5.2.3 L’impact de la trajectoire prémigratoire sur l’état de santé

Les persécutions provoquées par la guerre, l’exil vécu dans des conditions inimaginables ainsi que les longues années passées dans les camps de réfugiés ont eu des conséquences négatives sur la santé de tous les participants rencontrés. La santé de deux d’entre eux a été gravement affectée lorsque les conflits armés ont éclaté dans leur pays d’origine. L’un d’entre eux a développé un état de stress post-traumatique (ESPT) et de la polyneuropathie à la suite de son exil, une autre personne violée et battue pendant les conflits armés a déclaré avoir développé de l’hypertension et être paralysée du côté gauche à la suite de ces évènements. Ceux-ci ont mentionné que les douleurs associées aux problèmes de santé développés pendant l’exil sont très fortes et insupportables, et ce, même après leur réinstallation à Québec.

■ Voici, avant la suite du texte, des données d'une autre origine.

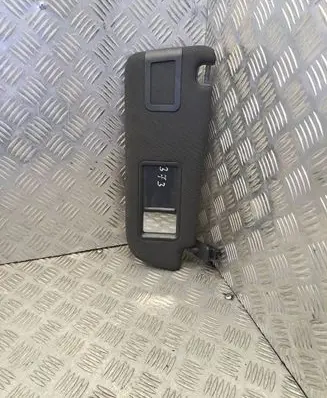 Audi A6 S6 C6 4F Sun visor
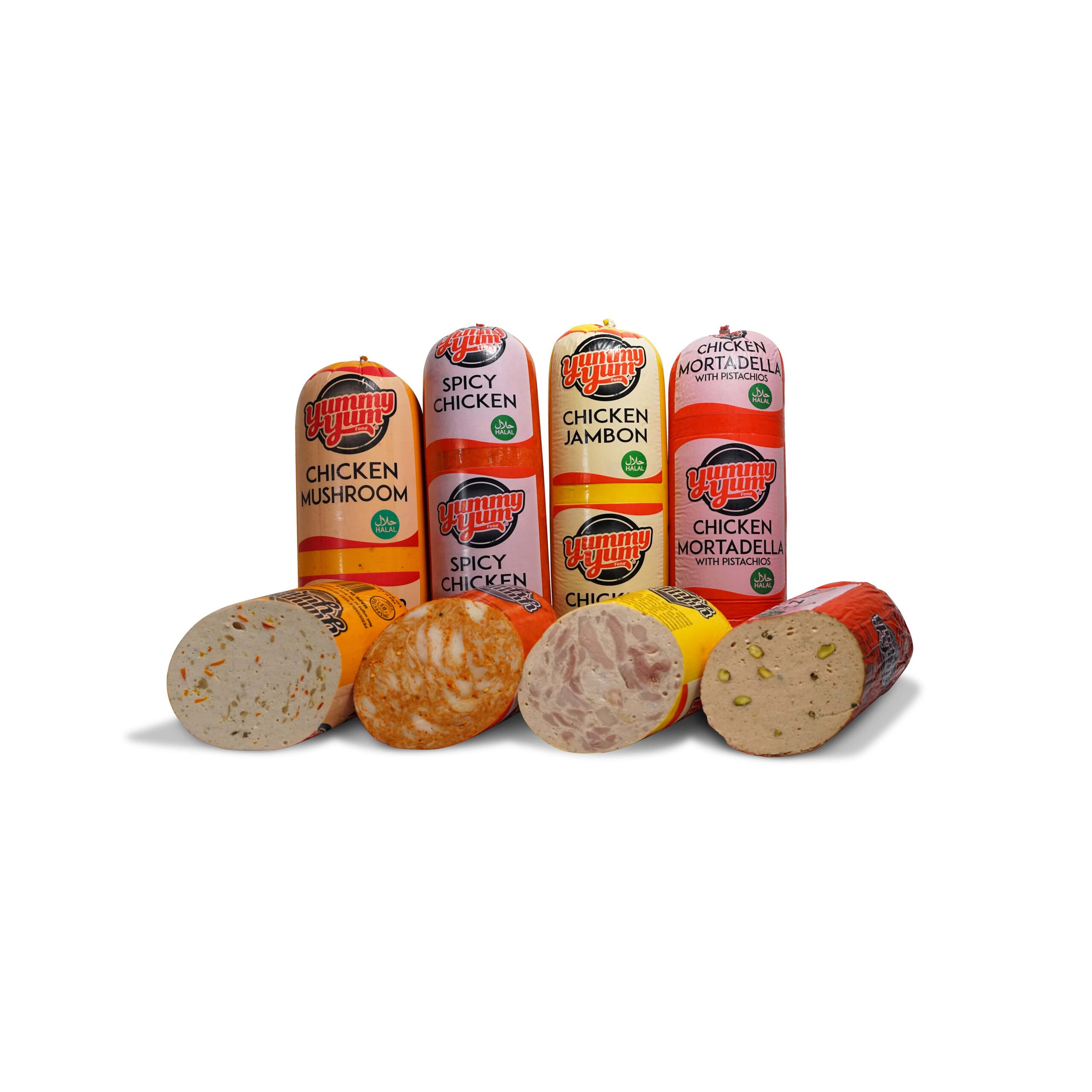 How Halal Mortadella Is Made: Ingredients & Certification Explained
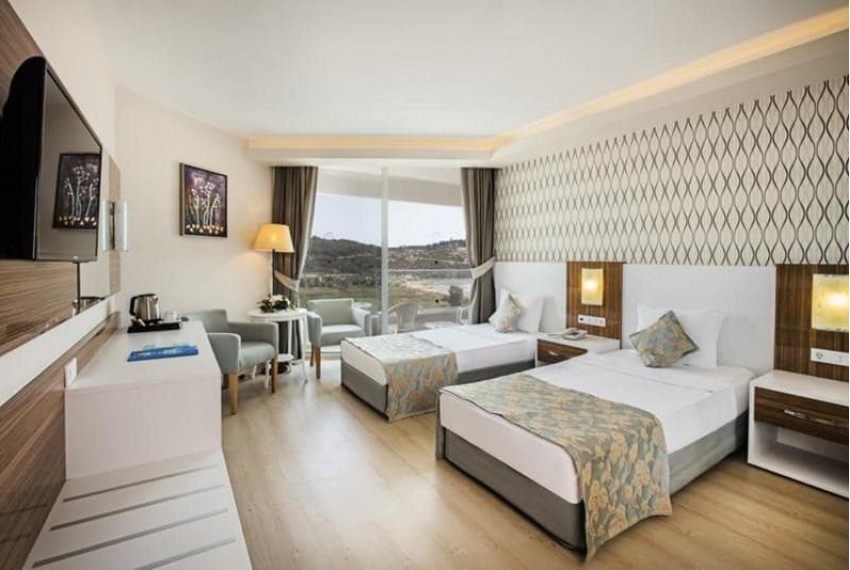 Surmeli Efes, 5* Surmeli Efes, 5*
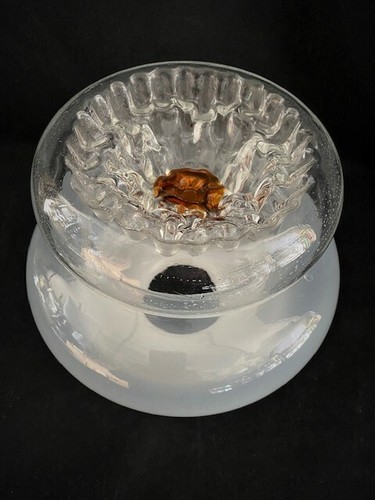 Remplacement boule verre - boule, en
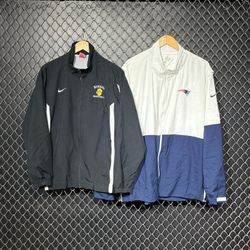 Nike Mix Jacket (fnc 336)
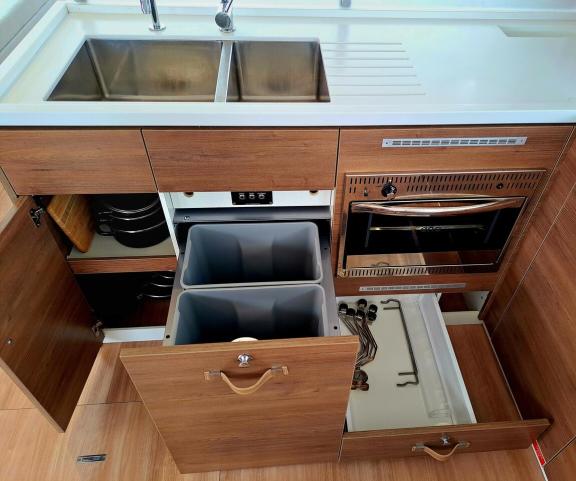 Image of Loba Do Mar yacht #16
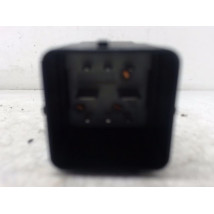 RESISTANCE DE CHAUFFAGE CITROEN C4
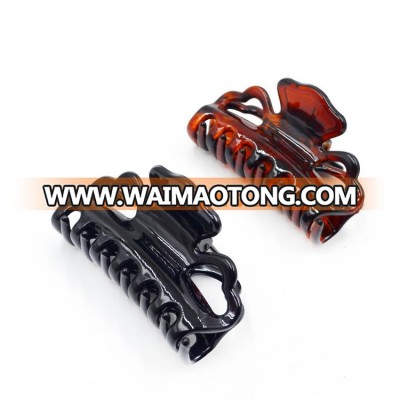 A2506 Wholesale Plastic Women Clamp Hair Claws Hair Accessories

D’autres ont aussi rapporté que leur sommeil est perturbé depuis leurs expériences prémigratoires. Ils peuvent se réveiller fréquemment la nuit et faire des cauchemars en lien avec les évènements traumatiques vécus. Deux participants mentionnent avoir des maux de tête récurrents, d’autres font de l’hypertension et une dame a rapporté avoir développé de l’asthme dans les camps de réfugiés. Finalement, quelques-uns ont eu une mauvaise hygiène personnelle et dentaire à cause de l’accessibilité restreinte à certaines ressources de base dans les camps (savon, dentifrice, brosses à dents, eau).

Bon notre santé physique ça se passe bien, on se lave bien. […] On se lave bien, on se brosse les dents après le repas tout ça. […] Au camp de réfugiés, c’était moins facile. Au camp de réfugiés, tu ne peux pas trouver les brosses [à dents]. Des fois, les autres coupent les morceaux de bois. Parfois [tu te brosses les dents] avec la main. Mais ce n’est pas suffisant. Y’a pas de dentifrice. Le savon à linge là, il ne faut pas l’avaler [quand tu te brosses les dents avec ça].